Thursday, July 29, 2010

How to Overcome Frustration with Your Husband, Part 2

If you read my last post, you might be saying, "Well, yeah, but you don't know my husband."

You're right. And I don't blame you for saying that. Can I know all what's going on in your marriage, and all the frustration you are experiencing? No.

But I can say with the perfect assurance that comes from many years of trial and error: The change you want to see in others starts and ends with you.

I'm not saying your husband doesn't need to change. He absolutely does. We all do.

But you will actually slow that change if you try to use negative emotions to bring it about. Those emotions can only come from pride and impatience which is just another way Satan tempts us to give up on our marriage.

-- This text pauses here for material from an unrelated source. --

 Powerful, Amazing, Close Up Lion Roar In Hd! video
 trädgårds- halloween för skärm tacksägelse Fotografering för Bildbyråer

Heavenly Father is always telling us, "Keep trying. Hang in there! Don't give up. I believe in you. I know you can do it." On the contrary, Satan is always trying to get us to throw in the towel. He is always tempting to check out of our marriages, our faith, our devotion to high principle.

My main point here is that you will be far less frustrated with your man—and yourself—if you use power, not force, to change your situation.

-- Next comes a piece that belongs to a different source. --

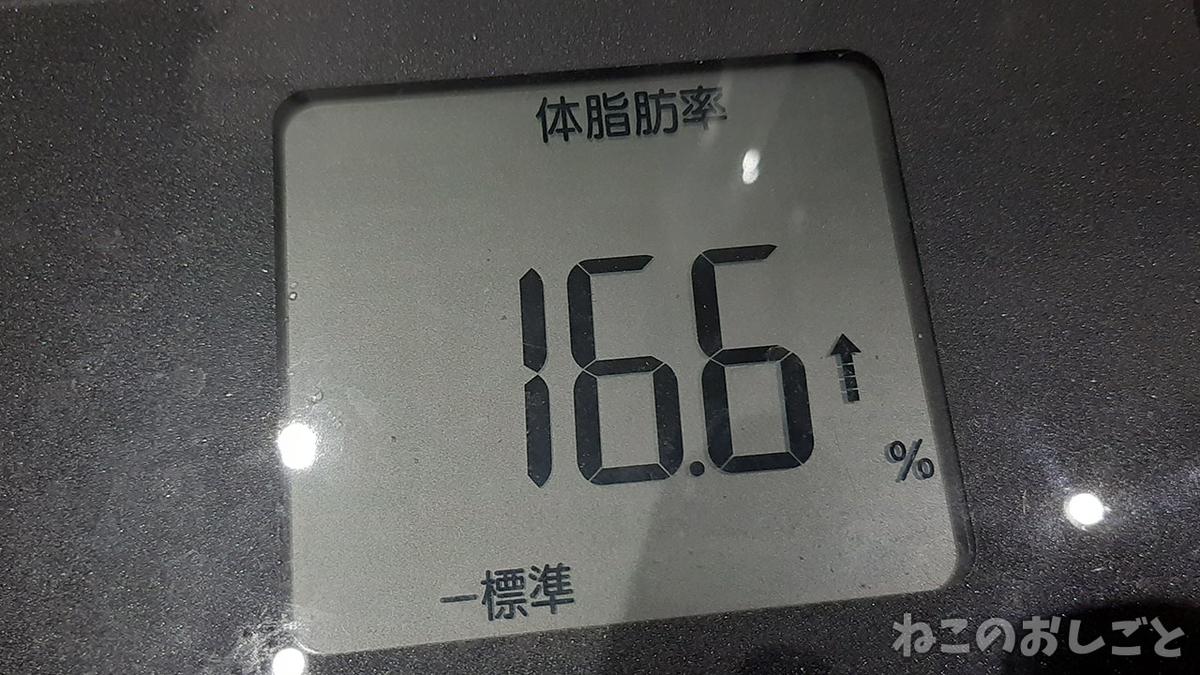f:id:necozuki299:20211011170013j:plain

What is the difference between power and force?

Power is your positive influence on others for good, which motivates them by virtue of your innate beauty and goodness. It is one of your greatest gifts. By it you create a desire in others to change and to be and do better because of how you honor their agency, and offer them your respect, your complete acceptance and your unvarnished, unconditional love.

Force, on the other hand, compels others to change through negativity and fear, which may bring about temporary change, but not without resentment and a desire to run or strike back.

Force gets temporary results, but it never lasts. True power comes from God. It is eternal. It lasts forever.

Your power source comes from being true to God and to yourself, from being your truest, best self; force comes roaring in when you choose to betray yourself with fear and rage. Whenever those two feelings are present, so is the devil.

Your power is founded on self-control and comes "by persuasion, by long-suffering, by gentleness and meekness, and by love unfeigned; by kindness, and pure knowledge, which shall greatly enlarge the soul without hypocrisy, and without guile..." (D&C 121:41,42).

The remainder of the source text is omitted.